There are a couple bootlegs on this mix from some real legends. There’s a David Bowie bootleg and an Elliott Smith bootleg. How do you approach tackling the work artists like that, who are such cultural monoliths? When I was shooting dope, for many reasons, I felt a connection with Elliott Smith. He was all I listened to then. I’d always wanted to do something, but when I got sober, I couldn’t listen to Elliott Smith at all. There was no way. It was way too hard. Years and years before, I had tried to do something with that song and it just wasn’t happening, so I gave up. Then, when I was working on the first record, things were going really good, and I was feeling positive and reflective. I went back and revisited some records that I hadn’t listened to in maybe eight years, whenever I got off everything, and it was emotional but it was a good thing, like a purging of stuff. I came across that song again, and I was like, “Fuck it, I’m gonna try to do this one time,” and everything was on beat, everything made sense, and it just flowed out of me. My connection with him was so heavy that it was a big deal for me to do that. It was a therapeutic thing.

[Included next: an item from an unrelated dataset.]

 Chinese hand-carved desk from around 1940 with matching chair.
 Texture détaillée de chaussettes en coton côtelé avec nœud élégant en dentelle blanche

There’s some poetry in the way that all worked out. Are you a spiritual person? 100%. I should have been dead multiple times. I’ve made nothing but wrong decisions, for the most part. But it’s all lead here. It can’t just be some big accident. I believe in something outside all of this. I believe very strongly in energy. What we put out and choose to receive, this is all serious, impactful shit.